The argument extends to other prominent voices in the field, with deBoer suggesting that "almost all of the most prominent AI boosters in our media are That Kind of Guy." He draws a parallel to the historical fascination with futuristic technology, noting that "Ezra Klein spent a lot of time as a kid convincing himself that the hoverboards from Back to the Future II were real." While this anecdote is colorful, it underscores a deeper point: the gap between the imagined future and the present reality is often bridged by wishful thinking rather than empirical evidence. This mirrors the skepticism found in historical analyses of technological panics, where the fear or excitement often outpaces the actual utility of the invention.
The motte and bailey has to stop. The constant two-step is exhausting.
DeBoer identifies a frustrating rhetorical pattern where advocates make "absurdly outsized claims" about AI's potential, only to retreat to a defensive position of realism when challenged. He argues that this "motte and bailey" strategy is unsustainable and exhausting for the public. A counterargument worth considering is that emerging technologies often require a degree of speculative vision to secure the investment and attention needed for development. However, deBoer's critique highlights the danger of this vision becoming detached from the tangible, current capabilities of the technology.

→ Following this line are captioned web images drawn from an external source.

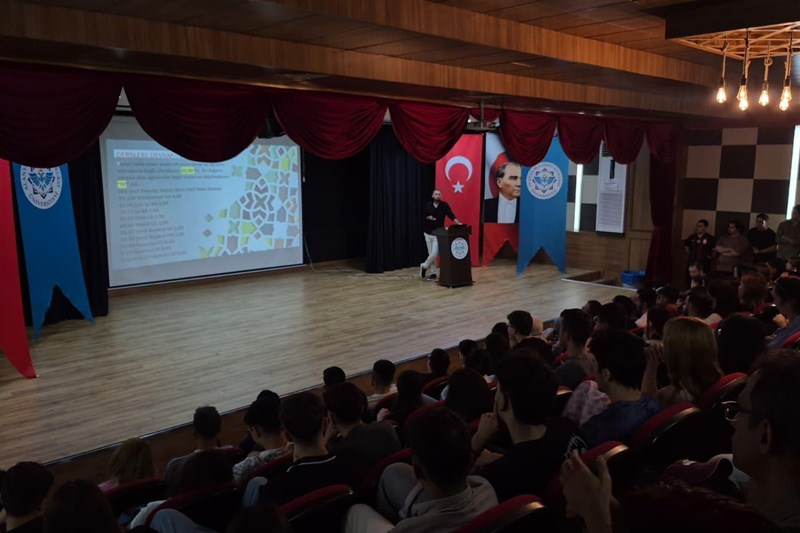 ARAMIZA YENİ KATILAN ÖĞRENCİLERİMİZ İÇİN ORYANTASYON EĞİTİMİ ARAMIZA YENİ KATILAN ÖĞRENCİLERİMİZ İÇİN ORYANTASYON EĞİTİMİ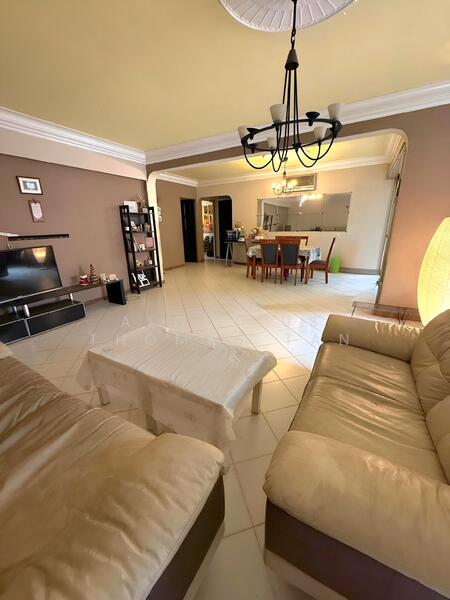 443 Jurong West Avenue 1 HDB Flat For Sale at S$ 620,000 | PropertyGuru Singapore - Living Room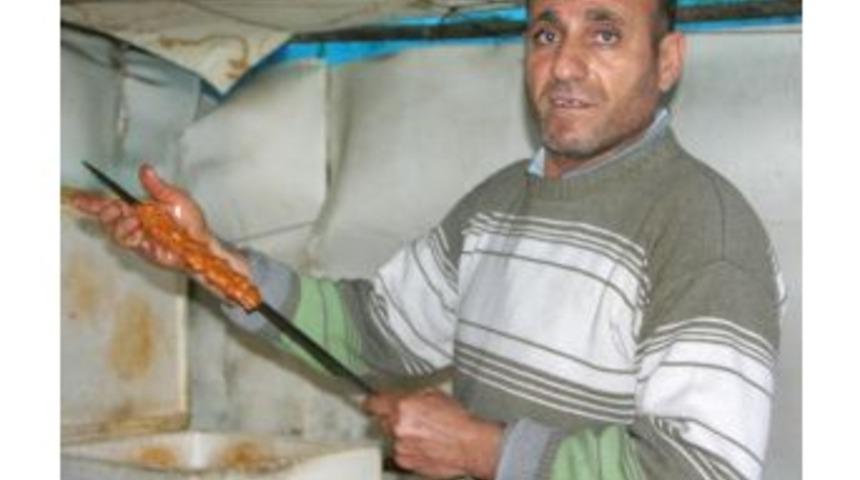Kebap&ccedil;ının Etini De &Ccedil;aldılar!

The Test of True Transformation
The piece culminates in a powerful analogy comparing AI to fundamental technologies like indoor plumbing and electricity. DeBoer asks, "If we suddenly lost indoor plumbing no one would find it necessary to write wounded, defensive essays about how important indoor plumbing is." He argues that true transformative technology "insists upon itself," its value so obvious that it requires no persuasion. This is the core of his argument: if AI were truly the "machine god" its proponents claim, it would not need to be defended in op-eds.
He challenges the notion that LLMs are "more important than fire or electricity," pointing out the absurdity of writing "defensive essays in The New York Times about why they're so meaningful" for something that has not yet fundamentally altered daily life. This comparison is striking because it grounds the debate in the lived experience of the reader, rather than the abstract promises of the future. It forces a re-evaluation of the current hype cycle against the backdrop of historical technological shifts.
If this really is the time of the machine god, the machine god will assert itself the way a god can and no one will have to argue for its divinity.
This final point serves as a litmus test for the AI industry. It suggests that the current era of constant promotion and defense is actually evidence of the technology's limitations, not its potential. By framing the need for advocacy as a sign of weakness, deBoer turns the boosters' own arguments on their head.
Bottom Line
Freddie deBoer's argument is a necessary corrective to the breathless hype surrounding artificial intelligence, grounding the debate in the mechanical reality of how large language models actually function. While his psychological profiling of AI boosters may feel reductive to some, his central thesis—that true transformation does not require constant defense—is a compelling and overdue reality check. The reader should watch for whether the industry can move beyond the "motte and bailey" of hype and deliver the tangible, self-evident utility that defines genuine technological revolutions.